__Excerpt to read__:
[start]
However further evidence was obtained by the discovery of a further witness and the discovery of the canopy remains and the pilots helmet a few days after the crash. A Mr Hambling had been waiting to catch a bus in Leech Lane when he saw the Attacker cross the road in a very fast inverted shallow dive and then saw an object fall away from the Attacker as it climbed steeply into the clouds , the object then crashed into the street and a thud was also heard behind some nearby houses, the jettison and canopy rails along with the pilots helmet were found on near by farm land about 2 miles from the crash site, the remains of the canopy were also later found in a dismantled state on a nearby farm already the perspex had started to be used as domestic fire lighters.

The Board of Inquiry later reconvened and ruled the Anoxia was considered to be the most likely cause of the accident to as it was known that a pilot suffering from this may carry out the most unusual manoeuvres without being aware of the fact. When taking into consideration the time factor of approximately 20 minutes that the pilot was airborne this also married up with previously suspected cases of anoxia in Attacker aircraft. The evolutions performed by the aircraft were also consistent with an aeroplane flying itself with very little assistance  from the pilot. The jettisoning of the canopy and a possible attempt at ejection at the moment of impact also pointed to a certain amount of returning lucidity to the pilot. The board also presumed that the pilot became Anoxic  in the climbing attitude with nose up trim on the aircraft and that the aircraft  then stalled and went into a dive from which, with increasing airspeed, it recovered and went into a climb due to the trim. From this climb the aircraft again stalled and repeated the manoeuvre, gradually loosing height. It would appear the pilot’s helmet had been unfastened and when the canopy left the aircraft the buffeting in the cockpit was sufficient to lift the helmet of the pilots head and out of the cockpit.
[end]
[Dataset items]
[start]
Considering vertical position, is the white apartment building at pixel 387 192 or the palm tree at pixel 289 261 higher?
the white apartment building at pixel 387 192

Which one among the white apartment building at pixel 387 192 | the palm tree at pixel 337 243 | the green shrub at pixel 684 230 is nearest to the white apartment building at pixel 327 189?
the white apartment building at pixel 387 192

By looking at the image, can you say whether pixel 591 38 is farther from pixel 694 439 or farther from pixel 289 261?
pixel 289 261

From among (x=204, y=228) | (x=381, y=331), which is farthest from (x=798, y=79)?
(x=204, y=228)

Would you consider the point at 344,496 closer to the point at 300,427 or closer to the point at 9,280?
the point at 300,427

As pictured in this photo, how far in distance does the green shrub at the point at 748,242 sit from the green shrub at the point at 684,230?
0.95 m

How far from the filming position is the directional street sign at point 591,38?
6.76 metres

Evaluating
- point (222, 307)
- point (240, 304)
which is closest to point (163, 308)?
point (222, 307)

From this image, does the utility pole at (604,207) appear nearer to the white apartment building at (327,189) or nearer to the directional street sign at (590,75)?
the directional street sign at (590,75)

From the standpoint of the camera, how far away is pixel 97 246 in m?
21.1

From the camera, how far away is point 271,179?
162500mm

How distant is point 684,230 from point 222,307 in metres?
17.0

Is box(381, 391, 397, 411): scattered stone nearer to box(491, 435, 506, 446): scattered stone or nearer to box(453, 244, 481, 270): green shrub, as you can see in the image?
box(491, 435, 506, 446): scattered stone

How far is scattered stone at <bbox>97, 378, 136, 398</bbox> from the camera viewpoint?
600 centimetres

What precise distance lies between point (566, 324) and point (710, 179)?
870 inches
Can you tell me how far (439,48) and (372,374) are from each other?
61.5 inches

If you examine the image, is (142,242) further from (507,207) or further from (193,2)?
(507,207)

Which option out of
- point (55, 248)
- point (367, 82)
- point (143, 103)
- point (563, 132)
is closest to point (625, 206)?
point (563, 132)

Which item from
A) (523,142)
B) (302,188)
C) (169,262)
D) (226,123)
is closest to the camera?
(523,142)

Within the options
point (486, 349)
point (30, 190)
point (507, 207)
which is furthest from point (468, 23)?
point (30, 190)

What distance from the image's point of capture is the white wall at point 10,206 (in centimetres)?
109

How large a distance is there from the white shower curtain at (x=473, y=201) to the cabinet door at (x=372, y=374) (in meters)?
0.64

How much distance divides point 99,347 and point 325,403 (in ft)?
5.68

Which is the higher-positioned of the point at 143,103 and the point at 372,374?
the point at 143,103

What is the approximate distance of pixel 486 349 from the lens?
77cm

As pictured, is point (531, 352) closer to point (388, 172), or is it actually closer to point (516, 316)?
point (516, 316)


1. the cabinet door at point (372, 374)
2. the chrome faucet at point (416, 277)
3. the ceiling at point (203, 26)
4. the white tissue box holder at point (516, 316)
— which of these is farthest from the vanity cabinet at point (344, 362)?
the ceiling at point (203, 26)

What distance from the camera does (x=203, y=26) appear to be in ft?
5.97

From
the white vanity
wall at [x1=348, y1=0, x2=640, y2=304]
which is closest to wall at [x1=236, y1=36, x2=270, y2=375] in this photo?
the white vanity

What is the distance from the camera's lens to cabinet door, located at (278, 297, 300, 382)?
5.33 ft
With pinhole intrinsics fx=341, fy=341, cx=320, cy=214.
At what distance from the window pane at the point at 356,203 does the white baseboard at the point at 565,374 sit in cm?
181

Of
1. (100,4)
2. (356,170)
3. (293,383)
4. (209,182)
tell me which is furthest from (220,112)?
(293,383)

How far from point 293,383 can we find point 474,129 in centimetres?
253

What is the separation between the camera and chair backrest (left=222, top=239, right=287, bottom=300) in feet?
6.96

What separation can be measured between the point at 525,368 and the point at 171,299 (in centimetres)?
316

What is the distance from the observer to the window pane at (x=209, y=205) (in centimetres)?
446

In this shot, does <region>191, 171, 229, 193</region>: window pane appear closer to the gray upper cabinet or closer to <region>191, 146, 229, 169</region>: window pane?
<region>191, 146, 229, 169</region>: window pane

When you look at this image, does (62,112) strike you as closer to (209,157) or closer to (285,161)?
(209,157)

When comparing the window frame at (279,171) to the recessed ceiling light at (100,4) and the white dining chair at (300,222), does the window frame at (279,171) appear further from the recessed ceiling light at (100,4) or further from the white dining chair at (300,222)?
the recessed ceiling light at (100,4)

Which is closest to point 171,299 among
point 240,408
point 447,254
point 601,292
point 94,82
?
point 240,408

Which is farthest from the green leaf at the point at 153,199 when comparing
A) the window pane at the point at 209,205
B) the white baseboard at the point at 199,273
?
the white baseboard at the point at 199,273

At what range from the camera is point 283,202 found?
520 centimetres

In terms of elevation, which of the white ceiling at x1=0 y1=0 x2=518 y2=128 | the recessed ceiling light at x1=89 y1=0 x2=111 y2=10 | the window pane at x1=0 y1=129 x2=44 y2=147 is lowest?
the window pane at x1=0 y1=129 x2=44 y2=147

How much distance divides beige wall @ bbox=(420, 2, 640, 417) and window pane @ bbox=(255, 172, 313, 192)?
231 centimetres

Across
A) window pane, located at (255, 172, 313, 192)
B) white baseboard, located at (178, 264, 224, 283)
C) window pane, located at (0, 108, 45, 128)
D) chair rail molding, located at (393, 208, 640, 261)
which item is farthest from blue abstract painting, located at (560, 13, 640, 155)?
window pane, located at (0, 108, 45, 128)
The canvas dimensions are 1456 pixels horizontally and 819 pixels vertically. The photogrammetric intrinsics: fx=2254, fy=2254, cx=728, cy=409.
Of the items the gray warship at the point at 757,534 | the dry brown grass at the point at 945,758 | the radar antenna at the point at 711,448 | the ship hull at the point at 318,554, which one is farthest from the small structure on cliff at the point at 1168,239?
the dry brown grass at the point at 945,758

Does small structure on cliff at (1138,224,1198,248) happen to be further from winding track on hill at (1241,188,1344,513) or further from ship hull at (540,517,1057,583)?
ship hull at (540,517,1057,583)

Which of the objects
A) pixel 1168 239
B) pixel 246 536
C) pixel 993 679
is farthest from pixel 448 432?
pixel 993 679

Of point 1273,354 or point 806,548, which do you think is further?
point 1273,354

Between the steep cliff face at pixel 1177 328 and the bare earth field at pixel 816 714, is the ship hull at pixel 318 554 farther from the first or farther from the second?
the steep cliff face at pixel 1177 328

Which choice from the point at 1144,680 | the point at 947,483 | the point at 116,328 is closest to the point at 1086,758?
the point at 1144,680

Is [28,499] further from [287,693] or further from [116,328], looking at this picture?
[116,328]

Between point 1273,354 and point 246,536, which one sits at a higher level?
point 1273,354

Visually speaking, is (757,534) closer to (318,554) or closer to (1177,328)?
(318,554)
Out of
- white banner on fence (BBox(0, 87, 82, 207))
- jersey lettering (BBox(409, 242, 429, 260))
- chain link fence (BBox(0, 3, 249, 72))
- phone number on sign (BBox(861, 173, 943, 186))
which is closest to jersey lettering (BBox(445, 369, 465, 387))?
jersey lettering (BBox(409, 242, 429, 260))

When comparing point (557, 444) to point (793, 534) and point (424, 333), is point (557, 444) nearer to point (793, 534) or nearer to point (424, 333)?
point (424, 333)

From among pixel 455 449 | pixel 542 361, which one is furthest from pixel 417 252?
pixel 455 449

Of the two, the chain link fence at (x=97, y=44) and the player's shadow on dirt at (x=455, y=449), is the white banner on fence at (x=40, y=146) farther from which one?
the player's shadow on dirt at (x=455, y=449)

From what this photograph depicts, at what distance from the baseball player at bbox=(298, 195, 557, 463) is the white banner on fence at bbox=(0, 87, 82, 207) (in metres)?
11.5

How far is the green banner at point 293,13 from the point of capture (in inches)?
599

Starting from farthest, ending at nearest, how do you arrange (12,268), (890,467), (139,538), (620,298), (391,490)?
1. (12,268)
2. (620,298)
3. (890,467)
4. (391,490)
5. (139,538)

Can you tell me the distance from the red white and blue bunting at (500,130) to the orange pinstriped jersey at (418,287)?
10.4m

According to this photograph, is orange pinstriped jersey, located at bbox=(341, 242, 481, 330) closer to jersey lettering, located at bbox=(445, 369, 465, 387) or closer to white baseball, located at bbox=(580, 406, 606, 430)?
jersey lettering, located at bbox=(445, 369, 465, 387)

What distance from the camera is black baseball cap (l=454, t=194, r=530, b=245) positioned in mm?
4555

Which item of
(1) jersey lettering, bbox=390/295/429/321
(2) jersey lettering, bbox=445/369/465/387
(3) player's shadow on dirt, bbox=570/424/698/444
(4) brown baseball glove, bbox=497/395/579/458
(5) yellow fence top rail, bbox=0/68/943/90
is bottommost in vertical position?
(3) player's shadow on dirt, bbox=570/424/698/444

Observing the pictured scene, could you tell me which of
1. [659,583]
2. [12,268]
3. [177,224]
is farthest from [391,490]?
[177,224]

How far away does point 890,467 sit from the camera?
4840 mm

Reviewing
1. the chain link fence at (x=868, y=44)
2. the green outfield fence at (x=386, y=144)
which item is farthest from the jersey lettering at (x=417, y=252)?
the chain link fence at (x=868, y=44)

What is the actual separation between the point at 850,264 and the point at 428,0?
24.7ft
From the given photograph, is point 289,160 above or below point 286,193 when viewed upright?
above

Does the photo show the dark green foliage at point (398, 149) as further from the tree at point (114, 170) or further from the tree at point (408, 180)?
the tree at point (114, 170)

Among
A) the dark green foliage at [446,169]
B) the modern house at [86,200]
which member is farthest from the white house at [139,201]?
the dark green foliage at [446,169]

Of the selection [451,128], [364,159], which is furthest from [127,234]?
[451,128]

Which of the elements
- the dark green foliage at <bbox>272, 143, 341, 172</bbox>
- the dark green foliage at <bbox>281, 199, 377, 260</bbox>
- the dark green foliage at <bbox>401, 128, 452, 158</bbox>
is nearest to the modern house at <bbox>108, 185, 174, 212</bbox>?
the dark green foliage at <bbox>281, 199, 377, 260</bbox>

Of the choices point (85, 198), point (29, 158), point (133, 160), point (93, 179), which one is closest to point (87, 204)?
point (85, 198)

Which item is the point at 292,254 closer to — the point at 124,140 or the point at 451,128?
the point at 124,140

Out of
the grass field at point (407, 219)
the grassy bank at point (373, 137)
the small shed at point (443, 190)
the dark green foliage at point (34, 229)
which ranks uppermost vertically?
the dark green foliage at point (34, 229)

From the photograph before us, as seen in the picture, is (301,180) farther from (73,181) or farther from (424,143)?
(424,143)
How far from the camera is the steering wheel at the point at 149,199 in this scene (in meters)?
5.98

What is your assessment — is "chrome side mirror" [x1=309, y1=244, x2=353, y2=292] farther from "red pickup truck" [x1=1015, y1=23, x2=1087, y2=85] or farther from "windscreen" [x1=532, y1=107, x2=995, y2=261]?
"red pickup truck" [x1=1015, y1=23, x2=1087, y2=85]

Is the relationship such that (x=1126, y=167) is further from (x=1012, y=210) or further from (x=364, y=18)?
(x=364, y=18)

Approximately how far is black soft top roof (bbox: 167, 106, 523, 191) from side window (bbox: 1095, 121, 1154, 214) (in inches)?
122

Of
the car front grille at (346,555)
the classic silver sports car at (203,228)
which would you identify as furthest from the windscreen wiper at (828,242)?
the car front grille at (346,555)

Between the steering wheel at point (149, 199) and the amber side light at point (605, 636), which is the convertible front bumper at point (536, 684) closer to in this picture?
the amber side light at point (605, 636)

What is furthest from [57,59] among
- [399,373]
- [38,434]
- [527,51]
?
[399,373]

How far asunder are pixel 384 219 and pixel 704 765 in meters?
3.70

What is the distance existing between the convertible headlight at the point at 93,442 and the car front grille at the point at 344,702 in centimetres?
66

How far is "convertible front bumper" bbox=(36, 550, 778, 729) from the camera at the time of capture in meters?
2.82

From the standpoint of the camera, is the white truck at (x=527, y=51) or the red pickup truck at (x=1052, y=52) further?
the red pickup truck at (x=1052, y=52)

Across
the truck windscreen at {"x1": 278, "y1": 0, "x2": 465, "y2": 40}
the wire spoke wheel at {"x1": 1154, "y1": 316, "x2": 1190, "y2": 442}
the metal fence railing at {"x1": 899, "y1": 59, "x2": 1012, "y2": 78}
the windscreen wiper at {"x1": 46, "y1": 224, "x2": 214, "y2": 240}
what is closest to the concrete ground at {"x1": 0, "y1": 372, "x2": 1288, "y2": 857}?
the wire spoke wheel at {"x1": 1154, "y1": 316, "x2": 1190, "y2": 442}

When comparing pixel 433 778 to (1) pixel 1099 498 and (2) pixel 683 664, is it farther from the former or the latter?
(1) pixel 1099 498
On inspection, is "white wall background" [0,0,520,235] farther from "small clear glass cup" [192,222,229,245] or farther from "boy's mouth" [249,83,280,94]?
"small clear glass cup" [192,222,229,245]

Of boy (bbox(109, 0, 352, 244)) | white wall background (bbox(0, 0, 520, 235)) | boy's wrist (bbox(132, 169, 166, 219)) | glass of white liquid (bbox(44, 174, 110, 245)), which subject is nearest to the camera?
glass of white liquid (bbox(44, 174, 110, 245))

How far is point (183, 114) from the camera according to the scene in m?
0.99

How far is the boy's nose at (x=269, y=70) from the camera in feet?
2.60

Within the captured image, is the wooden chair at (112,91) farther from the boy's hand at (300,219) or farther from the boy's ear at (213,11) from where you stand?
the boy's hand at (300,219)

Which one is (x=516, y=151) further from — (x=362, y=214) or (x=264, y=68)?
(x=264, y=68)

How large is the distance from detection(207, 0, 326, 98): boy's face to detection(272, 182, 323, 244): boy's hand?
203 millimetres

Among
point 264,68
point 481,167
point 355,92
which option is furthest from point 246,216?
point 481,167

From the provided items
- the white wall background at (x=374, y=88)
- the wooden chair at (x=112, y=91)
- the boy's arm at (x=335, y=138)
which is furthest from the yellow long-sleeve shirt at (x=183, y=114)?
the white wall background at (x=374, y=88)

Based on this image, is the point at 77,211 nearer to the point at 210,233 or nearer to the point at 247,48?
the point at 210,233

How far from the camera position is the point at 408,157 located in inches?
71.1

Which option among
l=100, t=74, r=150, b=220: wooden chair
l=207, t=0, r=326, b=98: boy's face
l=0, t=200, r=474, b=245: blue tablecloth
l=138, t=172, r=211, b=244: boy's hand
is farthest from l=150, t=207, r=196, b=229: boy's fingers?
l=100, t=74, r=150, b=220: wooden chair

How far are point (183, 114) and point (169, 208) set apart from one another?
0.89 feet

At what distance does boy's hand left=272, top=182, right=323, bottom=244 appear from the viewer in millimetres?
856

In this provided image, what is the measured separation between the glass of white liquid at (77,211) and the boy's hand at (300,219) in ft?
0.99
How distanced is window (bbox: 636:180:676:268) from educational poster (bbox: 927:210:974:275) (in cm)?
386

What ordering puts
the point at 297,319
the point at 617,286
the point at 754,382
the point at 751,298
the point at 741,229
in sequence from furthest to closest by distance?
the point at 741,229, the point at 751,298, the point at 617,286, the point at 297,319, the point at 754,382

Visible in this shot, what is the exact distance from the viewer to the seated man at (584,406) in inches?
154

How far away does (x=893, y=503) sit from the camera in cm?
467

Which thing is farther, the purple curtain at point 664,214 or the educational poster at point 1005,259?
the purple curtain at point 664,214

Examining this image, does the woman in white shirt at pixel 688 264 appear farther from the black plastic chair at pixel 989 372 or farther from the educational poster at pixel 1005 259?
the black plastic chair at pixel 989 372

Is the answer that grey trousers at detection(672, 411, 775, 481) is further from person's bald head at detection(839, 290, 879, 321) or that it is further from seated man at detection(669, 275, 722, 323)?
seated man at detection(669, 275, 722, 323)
[end]
__Requests__:
1. State whether each statement agrees with the Attacker crash excerpt, answering yes or no and quoting the words from the excerpt that decide it: (a) Mr Hambling was waiting to catch a bus in Leech Lane when he saw the aircraft; (b) the pilot was airborne for approximately 40 minutes; (c) the perspex from the canopy had already begun to be used as domestic fire lighters.
2. List every piece of the aircraft or of the pilot's equipment that the Attacker crash excerpt reports as found after the crash.
The lines above are not needed for any of the work here.

__Task results__:
1.
(a) Yes: "A Mr Hambling had been waiting to catch a bus in Leech Lane"
(b) No: "the time factor of approximately 20 minutes that the pilot was airborne"
(c) Yes: "already the perspex had started to be used as domestic fire lighters"

2.
- The jettison rails
- The canopy rails
- The pilot's helmet
- The remains of the canopy